Testo di origine
━━━
Armando Barabino
Genova, 1883 - 1970

Pittore e scultore di opere di piccole dimensioni, Barabino si forma presso l’Accademia Ligustica della sua città e in seguito all’Accademia di Belle Arti di Venezia con Antonio Milesi e Mario De Maria. Espone alla Nazionale d’Arte di Brera, a Milano, nel 1922, alla Biennale di Venezia del 1930, alla Quadriennale di Roma del 1931. Esponente della pittura di paesaggio della tradizione ligure fra Otto e Novecento, ispirata al vero ma con moderne tecniche di derivazione impressionista, è autore di numerose vedute della vecchia Genova e di nature morte basate sulla ricerca di eleganti accordi cromatici quali Sinfonia di grigi ed anfora, Fantasia cromatica con calice, Consonanze di colori. Attento osservatore della vita di ogni giorno, torna nel tempo al tema del calcio con Partita impegnata, Campionato rionale e Eliminatorie. Tra le sue ultime mostre una vasta antologica alla Galleria Sant’Andrea di Genova nel 1961. Accademico alla Ligustica, fu molto attivo come conservatore del patrimonio artistico del Comune di Genova.
━━━
Materiale raccolto
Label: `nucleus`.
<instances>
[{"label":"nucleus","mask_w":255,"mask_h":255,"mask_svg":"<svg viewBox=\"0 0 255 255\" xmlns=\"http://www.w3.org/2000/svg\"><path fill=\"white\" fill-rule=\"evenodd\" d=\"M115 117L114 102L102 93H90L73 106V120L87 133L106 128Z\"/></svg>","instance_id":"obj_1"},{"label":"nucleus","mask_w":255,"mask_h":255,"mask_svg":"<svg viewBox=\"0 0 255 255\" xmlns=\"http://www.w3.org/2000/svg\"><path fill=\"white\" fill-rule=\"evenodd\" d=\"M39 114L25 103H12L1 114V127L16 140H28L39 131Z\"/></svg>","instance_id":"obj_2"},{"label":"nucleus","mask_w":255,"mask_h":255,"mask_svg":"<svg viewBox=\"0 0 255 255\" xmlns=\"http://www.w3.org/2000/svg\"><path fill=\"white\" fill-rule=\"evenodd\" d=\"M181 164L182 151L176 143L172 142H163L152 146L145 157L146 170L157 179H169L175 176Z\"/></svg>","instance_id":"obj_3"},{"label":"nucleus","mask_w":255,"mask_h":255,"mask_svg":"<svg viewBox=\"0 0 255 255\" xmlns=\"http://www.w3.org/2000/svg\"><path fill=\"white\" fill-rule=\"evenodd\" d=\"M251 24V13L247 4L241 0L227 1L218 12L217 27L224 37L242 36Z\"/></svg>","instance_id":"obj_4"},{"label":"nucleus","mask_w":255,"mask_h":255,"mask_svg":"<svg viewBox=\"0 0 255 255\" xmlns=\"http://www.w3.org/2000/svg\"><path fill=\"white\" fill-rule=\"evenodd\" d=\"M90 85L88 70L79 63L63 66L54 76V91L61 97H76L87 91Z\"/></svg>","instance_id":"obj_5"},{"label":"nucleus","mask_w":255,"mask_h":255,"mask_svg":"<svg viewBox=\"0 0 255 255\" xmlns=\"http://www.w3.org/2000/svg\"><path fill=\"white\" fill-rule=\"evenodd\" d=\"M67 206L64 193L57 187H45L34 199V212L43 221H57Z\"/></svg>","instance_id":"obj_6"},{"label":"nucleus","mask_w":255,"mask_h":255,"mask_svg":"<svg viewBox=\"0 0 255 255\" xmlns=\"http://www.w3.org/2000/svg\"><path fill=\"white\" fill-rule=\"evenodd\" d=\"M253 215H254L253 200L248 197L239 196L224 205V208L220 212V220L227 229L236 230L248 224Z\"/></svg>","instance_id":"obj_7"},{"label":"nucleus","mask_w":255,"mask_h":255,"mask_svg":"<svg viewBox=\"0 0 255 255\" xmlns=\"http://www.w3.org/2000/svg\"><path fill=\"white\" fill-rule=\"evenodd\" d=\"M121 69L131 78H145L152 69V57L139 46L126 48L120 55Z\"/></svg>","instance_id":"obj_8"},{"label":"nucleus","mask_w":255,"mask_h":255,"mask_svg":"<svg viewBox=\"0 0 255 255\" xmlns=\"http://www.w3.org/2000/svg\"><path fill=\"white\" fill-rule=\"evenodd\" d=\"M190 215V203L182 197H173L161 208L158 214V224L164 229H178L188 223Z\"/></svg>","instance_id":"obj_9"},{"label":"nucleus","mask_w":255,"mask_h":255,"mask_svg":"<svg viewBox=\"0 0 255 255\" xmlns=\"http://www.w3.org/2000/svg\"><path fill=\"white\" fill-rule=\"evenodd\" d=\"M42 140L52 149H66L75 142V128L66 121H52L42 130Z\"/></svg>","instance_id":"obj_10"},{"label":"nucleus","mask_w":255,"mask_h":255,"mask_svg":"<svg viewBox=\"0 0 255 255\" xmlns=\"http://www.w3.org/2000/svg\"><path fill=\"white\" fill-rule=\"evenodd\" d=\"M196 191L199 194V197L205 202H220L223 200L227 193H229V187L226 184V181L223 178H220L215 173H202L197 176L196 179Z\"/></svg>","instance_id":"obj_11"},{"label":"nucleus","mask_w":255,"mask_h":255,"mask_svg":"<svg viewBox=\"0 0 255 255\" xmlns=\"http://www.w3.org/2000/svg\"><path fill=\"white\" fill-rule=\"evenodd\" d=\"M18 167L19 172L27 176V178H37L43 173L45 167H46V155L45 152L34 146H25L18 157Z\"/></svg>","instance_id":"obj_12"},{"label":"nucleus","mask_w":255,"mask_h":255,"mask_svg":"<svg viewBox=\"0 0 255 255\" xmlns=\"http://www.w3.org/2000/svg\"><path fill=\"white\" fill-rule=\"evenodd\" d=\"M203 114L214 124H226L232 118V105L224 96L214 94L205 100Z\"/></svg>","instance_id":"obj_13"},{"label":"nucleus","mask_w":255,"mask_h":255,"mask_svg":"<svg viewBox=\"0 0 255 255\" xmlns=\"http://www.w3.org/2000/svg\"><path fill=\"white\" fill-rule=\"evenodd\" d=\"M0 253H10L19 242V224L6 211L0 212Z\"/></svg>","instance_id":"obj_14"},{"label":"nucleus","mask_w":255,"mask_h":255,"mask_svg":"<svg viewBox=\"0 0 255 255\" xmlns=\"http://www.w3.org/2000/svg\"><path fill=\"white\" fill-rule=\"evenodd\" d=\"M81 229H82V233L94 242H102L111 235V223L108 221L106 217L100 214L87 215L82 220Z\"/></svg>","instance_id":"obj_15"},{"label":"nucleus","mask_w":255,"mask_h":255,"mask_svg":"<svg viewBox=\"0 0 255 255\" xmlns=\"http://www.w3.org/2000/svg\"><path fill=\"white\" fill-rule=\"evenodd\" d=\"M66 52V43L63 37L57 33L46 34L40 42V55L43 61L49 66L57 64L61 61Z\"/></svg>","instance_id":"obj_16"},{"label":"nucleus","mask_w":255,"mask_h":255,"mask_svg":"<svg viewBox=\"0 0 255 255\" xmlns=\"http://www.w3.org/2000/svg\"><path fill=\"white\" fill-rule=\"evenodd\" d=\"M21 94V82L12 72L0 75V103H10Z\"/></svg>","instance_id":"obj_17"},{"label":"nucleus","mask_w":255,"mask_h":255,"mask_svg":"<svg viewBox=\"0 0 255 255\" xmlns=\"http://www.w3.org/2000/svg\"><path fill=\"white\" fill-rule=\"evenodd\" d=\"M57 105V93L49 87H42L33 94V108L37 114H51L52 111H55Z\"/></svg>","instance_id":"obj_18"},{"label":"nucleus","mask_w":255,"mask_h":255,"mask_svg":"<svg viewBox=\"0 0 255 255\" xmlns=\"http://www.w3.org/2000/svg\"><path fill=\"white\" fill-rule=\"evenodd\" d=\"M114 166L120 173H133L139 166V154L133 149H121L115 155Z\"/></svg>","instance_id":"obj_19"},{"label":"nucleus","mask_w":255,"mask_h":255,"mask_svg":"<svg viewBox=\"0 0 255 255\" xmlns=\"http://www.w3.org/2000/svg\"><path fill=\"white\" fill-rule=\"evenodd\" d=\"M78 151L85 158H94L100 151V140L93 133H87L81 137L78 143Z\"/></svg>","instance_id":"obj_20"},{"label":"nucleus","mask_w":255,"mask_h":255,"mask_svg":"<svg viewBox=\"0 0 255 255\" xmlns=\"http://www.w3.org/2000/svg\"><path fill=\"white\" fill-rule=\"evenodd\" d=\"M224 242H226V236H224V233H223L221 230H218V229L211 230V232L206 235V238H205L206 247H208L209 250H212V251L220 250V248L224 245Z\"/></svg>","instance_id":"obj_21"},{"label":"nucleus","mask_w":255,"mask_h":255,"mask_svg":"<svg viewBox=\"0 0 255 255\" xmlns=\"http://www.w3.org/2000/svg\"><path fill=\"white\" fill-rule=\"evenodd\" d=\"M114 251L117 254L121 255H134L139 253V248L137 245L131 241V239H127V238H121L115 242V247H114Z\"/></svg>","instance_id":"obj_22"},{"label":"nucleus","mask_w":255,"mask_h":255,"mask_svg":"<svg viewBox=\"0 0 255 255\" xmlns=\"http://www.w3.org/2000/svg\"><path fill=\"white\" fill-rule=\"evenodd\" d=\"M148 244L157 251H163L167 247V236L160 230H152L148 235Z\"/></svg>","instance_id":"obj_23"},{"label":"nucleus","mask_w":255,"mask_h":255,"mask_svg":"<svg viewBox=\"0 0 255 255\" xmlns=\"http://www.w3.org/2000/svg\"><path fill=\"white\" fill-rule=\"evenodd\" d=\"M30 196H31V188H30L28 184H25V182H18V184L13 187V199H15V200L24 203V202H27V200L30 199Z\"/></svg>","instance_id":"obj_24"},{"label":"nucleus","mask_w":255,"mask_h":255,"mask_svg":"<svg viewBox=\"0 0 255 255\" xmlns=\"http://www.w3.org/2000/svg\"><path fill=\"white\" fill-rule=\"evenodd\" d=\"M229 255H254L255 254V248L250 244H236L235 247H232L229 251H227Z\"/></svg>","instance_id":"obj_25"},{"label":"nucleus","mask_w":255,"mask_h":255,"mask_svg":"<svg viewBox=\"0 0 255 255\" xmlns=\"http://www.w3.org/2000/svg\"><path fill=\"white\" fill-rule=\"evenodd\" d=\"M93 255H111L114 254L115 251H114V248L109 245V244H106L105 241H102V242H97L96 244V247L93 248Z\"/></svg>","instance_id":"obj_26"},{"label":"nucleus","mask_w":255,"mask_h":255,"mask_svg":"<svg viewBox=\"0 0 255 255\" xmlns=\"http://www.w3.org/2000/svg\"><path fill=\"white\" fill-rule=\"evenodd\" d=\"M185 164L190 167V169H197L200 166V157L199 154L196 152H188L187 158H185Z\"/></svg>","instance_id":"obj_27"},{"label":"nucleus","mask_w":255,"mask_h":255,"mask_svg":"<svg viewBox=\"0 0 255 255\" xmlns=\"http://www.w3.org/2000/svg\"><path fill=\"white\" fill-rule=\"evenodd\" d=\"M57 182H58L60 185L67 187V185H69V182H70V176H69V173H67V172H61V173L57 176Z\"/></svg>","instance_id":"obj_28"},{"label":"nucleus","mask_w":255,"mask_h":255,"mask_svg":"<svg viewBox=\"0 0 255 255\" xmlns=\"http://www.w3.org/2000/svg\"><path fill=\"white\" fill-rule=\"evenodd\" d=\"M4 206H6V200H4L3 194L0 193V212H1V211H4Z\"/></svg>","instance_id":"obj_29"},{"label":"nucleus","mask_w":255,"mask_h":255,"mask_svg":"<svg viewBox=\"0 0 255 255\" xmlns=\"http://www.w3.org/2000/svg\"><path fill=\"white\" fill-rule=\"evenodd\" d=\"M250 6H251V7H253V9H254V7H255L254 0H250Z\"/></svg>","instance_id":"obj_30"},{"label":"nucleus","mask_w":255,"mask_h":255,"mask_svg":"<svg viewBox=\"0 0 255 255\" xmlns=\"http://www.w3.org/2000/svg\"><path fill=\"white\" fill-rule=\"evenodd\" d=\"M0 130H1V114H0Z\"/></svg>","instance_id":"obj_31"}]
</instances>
━━━
Secondo il testo di origine su Armando Barabino, con quali maestri egli si formò all'Accademia di Belle Arti di Venezia?

Risposta scritta
Con Antonio Milesi e Mario De Maria.